En se concentrant sur des modèles murins de métastases tumorales et de sang de patients, les chercheurs ont isolé des groupes de CTC et ont découvert que les cellules TNBC produisent de grandes quantités d'HA et s'en recouvrent. « Cette couche HA est produite par une enzyme appelée HAS2, que les cellules TNBC produisent en quantités inhabituellement élevées », a déclaré le co-premier auteur, le Dr Khushali Patel, postdoctorant au laboratoire Cheng. « Lorsque nous avons retiré l'HA des CTC, les clusters n'ont pas tenu ensemble. Nous avons également constaté que l'HA fonctionne avec une protéine de surface cellulaire appelée CD44. Sans CD44, l'HA ne peut pas être présentée à la surface cellulaire et les cellules ne peuvent pas se regrouper. »
Une fois que HA et CD44 se sont connectés à la surface cellulaire, leur interaction est encore stabilisée par un autre ensemble de protéines appelées desmosomes. Cela permet aux cellules de former des amas solides capables de supporter un stress considérable avec peu de dommages lors de leur déplacement dans la circulation sanguine. Les cellules cancéreuses sont protégées lorsqu’elles sont regroupées, ce qui améliore leur capacité à se propager à d’autres organes.
Le clustering basé sur HA présente un autre avantage. Alors que le clustering médié par AJ est rigide, HA favorise la formation de clusters plus flexibles, ce qui devient un avantage dans certaines situations.

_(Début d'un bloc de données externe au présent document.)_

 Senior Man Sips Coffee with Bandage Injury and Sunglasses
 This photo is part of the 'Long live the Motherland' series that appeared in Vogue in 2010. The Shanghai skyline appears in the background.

Nous savions grâce à d'autres études que lorsque les amas de CTC voyagent à travers des vaisseaux sanguins très étroits appelés capillaires, ils le font dans un fichier unicellulaire dans lequel les cellules restent en contact. Ils reforment le cluster après avoir traversé les capillaires. Nos résultats ont trouvé une explication à ce comportement. La nature flexible du regroupement médié par HA permet aux groupes CTC de se désassembler temporairement pendant que les cellules traversent un chemin étroit et de se réassembler ensuite dans le groupe protecteur.
Dr Georg Bobkov, co-premier auteur
Le clustering médié par HA offre un autre avantage aux CTC. Les chercheurs savaient que les groupes CTC pouvaient être une combinaison de cellules cancéreuses et d’autres cellules, notamment des cellules immunitaires. « Certaines cellules immunitaires des clusters, comme les neutrophiles, protègent les CTC, mais nous ne savions pas comment les clusters séquestraient les neutrophiles », a déclaré Patel. « Les neutrophiles expriment le CD44 à leur surface. L'HA sur les clusters peut s'y lier, capturant les neutrophiles. »
Bien que des recherches supplémentaires soient nécessaires, Cheng et ses collègues pensent que leurs résultats ouvrent de nouvelles possibilités de traitement. « Une idée est de développer des moyens d'empêcher la formation ou de désassembler des clusters CTC en bloquant la liaison entre HA et CD44, ce qui, nous l'espérons, empêcherait ou réduirait les métastases », a déclaré Cheng. « Nous avons également découvert un regroupement médié par HA-CD44 dans les cancers du glioblastome, de la prostate et du pancréas, de sorte que les futurs traitements pourraient potentiellement bénéficier aux patients atteints d'autres cancers métastatiques. »
Parmi les autres auteurs de ce travail figurent Bree M. Lege, Rong Zheng, Gad Shaulsky et Matthew J. Ellis, tous du Baylor College of Medicine.
Cette recherche a été financée par des subventions des NIH T32GM08307, T32ES027801-06, T32ES027801-05 et R01CA276432, Frank & Sandra Kimmel Postdoc Endowment et une bourse d'études en recherche sur le cancer de l'Institut de recherche sur la prévention du cancer du Texas (RR160009). Les subventions suivantes ont apporté un soutien supplémentaire : NIH DK56338, CA125123, ES030285, S10OD030414, S10OD020151, CPRIT RP150578, RP170719, NIH P50HD103555, NIH 1S10OD016167, NIH CA125123, RR024574 et CPRIT RP180672.